• _Exercise data_
%%

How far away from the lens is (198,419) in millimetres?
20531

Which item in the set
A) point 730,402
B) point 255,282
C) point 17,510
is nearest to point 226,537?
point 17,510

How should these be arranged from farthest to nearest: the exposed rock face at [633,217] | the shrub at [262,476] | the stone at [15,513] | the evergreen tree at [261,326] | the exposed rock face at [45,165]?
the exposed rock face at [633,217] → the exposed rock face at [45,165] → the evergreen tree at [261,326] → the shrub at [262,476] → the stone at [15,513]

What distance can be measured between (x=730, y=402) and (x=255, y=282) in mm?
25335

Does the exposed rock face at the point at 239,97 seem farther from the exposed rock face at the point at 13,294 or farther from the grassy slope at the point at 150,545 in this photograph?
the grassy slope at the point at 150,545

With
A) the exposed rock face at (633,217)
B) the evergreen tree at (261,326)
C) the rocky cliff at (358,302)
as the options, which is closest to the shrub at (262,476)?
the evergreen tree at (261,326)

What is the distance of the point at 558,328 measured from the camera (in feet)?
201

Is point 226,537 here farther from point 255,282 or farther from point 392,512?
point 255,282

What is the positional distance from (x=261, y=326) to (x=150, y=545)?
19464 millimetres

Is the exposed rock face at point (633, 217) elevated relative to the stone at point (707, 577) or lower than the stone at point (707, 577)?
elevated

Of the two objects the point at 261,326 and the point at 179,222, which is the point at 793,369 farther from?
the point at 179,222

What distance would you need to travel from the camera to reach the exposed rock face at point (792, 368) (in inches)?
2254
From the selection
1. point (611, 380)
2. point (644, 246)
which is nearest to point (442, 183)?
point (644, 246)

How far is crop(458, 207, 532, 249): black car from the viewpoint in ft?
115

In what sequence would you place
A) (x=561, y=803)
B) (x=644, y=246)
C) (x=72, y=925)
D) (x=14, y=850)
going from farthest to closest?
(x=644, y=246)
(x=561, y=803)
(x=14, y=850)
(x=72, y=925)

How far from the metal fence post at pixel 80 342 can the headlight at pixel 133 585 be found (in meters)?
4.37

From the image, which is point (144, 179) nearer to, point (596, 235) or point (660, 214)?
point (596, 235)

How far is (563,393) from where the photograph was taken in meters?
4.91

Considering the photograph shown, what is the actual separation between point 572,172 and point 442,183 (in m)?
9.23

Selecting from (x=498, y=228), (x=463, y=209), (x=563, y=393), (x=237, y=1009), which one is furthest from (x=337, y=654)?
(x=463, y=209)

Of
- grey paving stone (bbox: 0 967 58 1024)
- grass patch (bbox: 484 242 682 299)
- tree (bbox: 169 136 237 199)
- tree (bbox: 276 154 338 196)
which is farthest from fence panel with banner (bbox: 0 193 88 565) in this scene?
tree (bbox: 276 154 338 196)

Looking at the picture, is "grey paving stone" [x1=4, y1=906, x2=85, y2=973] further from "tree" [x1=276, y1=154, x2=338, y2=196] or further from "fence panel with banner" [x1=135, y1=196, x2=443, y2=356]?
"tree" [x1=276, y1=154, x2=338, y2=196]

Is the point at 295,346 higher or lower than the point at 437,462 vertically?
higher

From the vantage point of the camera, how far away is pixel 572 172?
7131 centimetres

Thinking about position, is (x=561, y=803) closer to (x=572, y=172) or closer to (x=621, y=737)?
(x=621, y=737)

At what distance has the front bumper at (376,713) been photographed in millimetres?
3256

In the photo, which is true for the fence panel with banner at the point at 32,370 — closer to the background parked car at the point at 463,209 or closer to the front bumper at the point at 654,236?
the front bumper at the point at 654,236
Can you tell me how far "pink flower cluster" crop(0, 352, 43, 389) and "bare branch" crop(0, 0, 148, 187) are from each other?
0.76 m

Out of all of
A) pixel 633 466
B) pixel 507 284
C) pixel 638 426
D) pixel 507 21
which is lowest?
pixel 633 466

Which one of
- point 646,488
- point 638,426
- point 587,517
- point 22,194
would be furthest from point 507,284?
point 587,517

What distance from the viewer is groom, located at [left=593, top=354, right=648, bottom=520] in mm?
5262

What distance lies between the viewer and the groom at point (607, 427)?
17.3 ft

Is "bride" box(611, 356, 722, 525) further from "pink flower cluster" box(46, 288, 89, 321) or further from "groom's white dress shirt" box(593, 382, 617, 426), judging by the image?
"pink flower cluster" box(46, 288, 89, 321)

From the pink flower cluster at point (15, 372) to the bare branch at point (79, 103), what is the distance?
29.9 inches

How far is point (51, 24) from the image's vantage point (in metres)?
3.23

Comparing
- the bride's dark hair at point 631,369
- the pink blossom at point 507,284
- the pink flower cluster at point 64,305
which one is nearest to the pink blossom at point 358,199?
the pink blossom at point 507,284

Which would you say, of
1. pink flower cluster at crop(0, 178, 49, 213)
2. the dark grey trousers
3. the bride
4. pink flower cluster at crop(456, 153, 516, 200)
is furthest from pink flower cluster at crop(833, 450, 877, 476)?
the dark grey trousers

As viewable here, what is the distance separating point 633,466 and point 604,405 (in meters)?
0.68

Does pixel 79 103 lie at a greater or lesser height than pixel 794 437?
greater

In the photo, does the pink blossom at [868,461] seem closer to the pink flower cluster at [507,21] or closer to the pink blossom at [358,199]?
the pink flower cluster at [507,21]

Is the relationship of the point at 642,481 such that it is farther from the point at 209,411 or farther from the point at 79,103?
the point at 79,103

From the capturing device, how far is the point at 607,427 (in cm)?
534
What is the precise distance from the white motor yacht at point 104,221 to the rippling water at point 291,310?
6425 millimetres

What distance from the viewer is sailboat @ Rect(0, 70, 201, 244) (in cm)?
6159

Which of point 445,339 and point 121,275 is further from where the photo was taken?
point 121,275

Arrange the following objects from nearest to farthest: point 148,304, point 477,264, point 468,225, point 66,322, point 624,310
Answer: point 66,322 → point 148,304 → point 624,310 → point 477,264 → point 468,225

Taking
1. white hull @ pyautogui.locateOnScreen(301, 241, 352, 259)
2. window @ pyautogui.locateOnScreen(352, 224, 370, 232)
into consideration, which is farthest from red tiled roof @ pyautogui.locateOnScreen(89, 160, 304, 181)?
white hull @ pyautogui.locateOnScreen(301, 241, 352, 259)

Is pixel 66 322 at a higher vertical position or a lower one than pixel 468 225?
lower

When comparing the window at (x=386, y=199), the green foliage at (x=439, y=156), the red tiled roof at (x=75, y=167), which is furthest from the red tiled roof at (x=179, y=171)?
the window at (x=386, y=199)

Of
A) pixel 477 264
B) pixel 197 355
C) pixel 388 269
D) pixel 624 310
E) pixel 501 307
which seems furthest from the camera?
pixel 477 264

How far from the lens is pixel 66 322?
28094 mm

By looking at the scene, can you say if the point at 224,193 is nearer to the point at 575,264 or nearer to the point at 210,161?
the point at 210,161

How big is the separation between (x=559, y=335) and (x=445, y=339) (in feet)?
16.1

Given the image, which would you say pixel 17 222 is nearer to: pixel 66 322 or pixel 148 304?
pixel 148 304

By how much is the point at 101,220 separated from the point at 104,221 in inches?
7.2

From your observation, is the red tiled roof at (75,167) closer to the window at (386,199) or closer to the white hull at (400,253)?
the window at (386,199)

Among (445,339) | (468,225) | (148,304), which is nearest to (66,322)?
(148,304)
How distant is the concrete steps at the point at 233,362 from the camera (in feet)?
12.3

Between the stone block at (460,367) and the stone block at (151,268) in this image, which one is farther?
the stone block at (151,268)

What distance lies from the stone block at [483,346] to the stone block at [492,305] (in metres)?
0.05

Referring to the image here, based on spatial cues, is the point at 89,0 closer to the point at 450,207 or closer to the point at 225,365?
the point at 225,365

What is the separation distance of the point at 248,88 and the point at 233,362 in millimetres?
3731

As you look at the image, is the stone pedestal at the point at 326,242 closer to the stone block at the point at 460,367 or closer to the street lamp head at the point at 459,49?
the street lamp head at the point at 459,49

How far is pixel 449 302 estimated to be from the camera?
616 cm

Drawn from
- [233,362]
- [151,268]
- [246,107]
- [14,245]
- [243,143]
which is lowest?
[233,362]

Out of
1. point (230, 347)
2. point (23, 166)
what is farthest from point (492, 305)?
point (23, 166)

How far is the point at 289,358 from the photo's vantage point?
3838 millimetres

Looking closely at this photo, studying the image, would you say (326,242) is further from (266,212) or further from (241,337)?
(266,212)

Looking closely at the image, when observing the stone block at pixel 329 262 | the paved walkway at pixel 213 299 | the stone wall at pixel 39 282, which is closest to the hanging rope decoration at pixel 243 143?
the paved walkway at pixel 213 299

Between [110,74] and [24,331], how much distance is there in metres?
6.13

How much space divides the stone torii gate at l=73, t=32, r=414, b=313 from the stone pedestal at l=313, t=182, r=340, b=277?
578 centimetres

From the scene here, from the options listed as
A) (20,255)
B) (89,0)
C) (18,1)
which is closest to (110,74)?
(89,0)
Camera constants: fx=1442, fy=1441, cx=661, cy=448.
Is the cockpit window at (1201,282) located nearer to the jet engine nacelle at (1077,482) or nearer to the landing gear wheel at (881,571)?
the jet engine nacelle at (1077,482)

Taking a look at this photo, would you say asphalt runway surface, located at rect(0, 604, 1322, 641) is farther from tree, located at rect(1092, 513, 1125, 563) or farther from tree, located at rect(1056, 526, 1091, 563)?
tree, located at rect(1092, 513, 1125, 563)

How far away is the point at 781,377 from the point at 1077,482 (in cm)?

%%

• _Task statement_
Return the lines from the one containing "Taking a look" through the end of the entries, both ends included, copied without any change.

• _The solution_
Taking a look at this photo, would you say asphalt runway surface, located at rect(0, 604, 1322, 641) is farther from tree, located at rect(1092, 513, 1125, 563) or farther from tree, located at rect(1056, 526, 1091, 563)?
tree, located at rect(1092, 513, 1125, 563)

How far away is the point at 781,377 from the point at 1077,482 (in cm)?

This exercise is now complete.